質問11 木下作品はサブコンには難しすぎるか?

 僕は某大学合唱団の副指揮者で、次の定演で1ステージ受け持つことになったのですが
「うたよ!」をやりたかったのに、「木下牧子の曲は難しいから止めたほうが…」と言われてしまい断念しました。楽譜を見ていると、リズムもそんなに難解なものでもないし、いまいち腑に落ちないのですが・・。多くの合唱人に親しまれている筈の木下作品がなぜそんなにサブコンから引き離されているのか。私には少々理解に苦しむ物があります。「木下牧子は曲集をする方が組曲を仕上げるより大変だ」というのが却下の理由でした。
 なぜこの様にビギナーの指揮者には木下作品は敬遠されてしまうのか、何か思われる所がありましたら教えてください。

大阪府 F.K.

解答
 ええ!そうなんですか?それは知らなかった。「うたよ!」とか「地平線のかなたへ」とか、ずいぶん大学合唱団の定演のサブ・ステージで取り上げられていますけどねえ。
 とはいえ、その先輩の言いたい事もよくわかります。シンプルな作品ほど音楽性がもろに出てしまうので、まだ指揮法にも、団員を統率するにも慣れていない副指揮者が譜面の簡単さにつられて選ぶと痛い目をみる、という親心なのでしょう。
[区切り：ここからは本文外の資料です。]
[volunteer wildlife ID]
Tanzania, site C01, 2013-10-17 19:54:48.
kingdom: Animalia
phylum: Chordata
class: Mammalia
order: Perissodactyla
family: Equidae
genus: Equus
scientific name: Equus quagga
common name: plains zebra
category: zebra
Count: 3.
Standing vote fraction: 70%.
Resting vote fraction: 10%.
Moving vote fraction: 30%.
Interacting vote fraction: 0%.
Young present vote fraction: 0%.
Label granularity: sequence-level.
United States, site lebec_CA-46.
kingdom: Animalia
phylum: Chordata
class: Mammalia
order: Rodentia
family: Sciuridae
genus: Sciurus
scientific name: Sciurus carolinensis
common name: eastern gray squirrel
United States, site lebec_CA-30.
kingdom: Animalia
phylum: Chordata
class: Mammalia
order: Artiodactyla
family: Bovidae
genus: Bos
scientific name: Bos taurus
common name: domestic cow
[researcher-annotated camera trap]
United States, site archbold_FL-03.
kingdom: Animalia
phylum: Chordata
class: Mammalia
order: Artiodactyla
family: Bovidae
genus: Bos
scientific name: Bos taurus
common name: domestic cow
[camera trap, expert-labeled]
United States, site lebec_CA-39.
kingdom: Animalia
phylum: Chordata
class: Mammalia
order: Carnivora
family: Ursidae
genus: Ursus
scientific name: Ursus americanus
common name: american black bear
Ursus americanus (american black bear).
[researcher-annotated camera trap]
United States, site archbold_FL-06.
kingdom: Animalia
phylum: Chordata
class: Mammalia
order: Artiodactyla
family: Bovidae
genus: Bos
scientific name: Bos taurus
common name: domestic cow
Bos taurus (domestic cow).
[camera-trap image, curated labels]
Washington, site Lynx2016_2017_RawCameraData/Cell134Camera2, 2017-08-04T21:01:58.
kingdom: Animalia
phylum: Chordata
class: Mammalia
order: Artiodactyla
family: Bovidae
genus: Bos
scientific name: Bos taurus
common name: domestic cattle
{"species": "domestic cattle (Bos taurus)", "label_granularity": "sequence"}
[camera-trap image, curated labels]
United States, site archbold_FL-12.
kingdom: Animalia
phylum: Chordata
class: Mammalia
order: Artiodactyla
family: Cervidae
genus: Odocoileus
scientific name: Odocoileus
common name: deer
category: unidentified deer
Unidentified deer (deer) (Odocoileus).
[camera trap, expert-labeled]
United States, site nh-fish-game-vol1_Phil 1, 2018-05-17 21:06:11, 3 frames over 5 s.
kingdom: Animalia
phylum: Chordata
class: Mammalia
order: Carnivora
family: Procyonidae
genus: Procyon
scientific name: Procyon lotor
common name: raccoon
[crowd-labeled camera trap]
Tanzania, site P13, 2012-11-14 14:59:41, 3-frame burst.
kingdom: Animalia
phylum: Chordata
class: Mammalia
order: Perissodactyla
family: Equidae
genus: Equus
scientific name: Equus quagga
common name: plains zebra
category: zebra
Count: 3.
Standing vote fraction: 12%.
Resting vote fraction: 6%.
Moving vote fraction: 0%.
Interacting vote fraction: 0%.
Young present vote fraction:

 「地平線のかなたへ」は、シンプルなりにいろいろ動きがあるので、まだまとめやすいのですが、「うたよ!」は見事にシンプルなうえフレーズが長いので、曲をまとめるのにかなりのエネルギーを要します。副指揮者にかぎらず、合唱の世界ではフレーズ感覚が希薄な(というか、ほとんどない事が多い)ため、感情をこめようと思うと、指揮が大振りになって異常に間延びしてしまうんですね。日本語がシラブルで分断されやすい言語であるのも、それに拍車をかけています。

 フレーズを維持するには緊張感の持続が必要で、大勢の声をタテに揃えつつ、緊張感を保って積極的な横の流れを作っていくことは、精神的にも体力的にもほんとうに大変な作業です。でも、その大変な作業こそが音楽を作るということです。間が持たないからといって、フレーズを歌わせるタイプの曲を敬遠し、余白のないびっしり音だらけの曲ばかり演奏するのでは、永久にフレージングは身に付かないし、そういう演奏は音楽ではなくソルフェージュでしかありません。あ、いけない、おもわず熱くなって厳しい口調になってしまいました。

 まあ、そんなわけで、「うたよ!」など、音取りに時間のかからない曲でこそ、フレージング、日本語のデイクション(詩の内容を話し合うなんてコトでなく、メロデイーの流れを分断せずに、いかに効果的に言葉を乗せるか、といった具体的なこと)などを試行錯誤していただきたいと思います。失敗したって失うモノはなにもない若いうちに、是非いろいろトライしてください。サブ・コン大いに結構、って私が言ってもだめか。